Lines excerpted from a collection
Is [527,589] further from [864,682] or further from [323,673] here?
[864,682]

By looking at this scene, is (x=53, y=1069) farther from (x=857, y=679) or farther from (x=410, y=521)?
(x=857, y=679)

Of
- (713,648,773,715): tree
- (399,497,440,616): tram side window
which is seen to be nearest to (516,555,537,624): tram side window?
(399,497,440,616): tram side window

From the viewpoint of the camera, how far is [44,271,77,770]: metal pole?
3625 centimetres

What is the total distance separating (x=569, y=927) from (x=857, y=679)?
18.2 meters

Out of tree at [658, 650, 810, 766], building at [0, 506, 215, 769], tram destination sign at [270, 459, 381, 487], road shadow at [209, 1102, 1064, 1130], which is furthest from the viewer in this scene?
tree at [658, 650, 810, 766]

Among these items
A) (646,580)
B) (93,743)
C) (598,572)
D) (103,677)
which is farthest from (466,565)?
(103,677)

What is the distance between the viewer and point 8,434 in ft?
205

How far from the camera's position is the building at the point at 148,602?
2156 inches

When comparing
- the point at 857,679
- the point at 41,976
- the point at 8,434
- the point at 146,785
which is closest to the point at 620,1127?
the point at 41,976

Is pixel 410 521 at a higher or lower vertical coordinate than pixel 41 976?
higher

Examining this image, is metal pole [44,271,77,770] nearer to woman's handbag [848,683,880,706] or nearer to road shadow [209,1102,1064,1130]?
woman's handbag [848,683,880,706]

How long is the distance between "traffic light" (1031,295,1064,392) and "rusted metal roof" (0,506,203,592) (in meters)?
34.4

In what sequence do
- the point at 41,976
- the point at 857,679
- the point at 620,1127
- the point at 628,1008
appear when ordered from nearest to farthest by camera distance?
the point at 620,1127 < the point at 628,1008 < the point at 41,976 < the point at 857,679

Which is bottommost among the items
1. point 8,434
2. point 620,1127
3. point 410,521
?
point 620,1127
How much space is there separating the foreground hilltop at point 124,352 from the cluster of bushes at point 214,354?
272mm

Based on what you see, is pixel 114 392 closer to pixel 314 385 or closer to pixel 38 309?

■ WHAT NEEDS TO BE DONE: Copy out the lines above again, beginning with the first line and continuing through the line that contains "2156 inches", including both.

■ OUTPUT OF THE EXERCISE:
Is [527,589] further from [864,682] or further from [323,673] here?
[864,682]

By looking at this scene, is (x=53, y=1069) farther from (x=857, y=679) or farther from (x=410, y=521)?
(x=857, y=679)

Of
- (713,648,773,715): tree
- (399,497,440,616): tram side window
which is seen to be nearest to (516,555,537,624): tram side window?
(399,497,440,616): tram side window

From the viewpoint of the camera, how far is [44,271,77,770]: metal pole?
3625 centimetres

What is the total distance separating (x=569, y=927) from (x=857, y=679)?
18.2 meters

Out of tree at [658, 650, 810, 766], building at [0, 506, 215, 769], tram destination sign at [270, 459, 381, 487], road shadow at [209, 1102, 1064, 1130], which is furthest from the viewer in this scene?
tree at [658, 650, 810, 766]

Among these items
A) (646,580)
B) (93,743)
C) (598,572)
D) (103,677)
which is farthest from (466,565)?
(103,677)

What is the distance between the viewer and point 8,434 in ft?
205

How far from the camera's position is the building at the point at 148,602?
2156 inches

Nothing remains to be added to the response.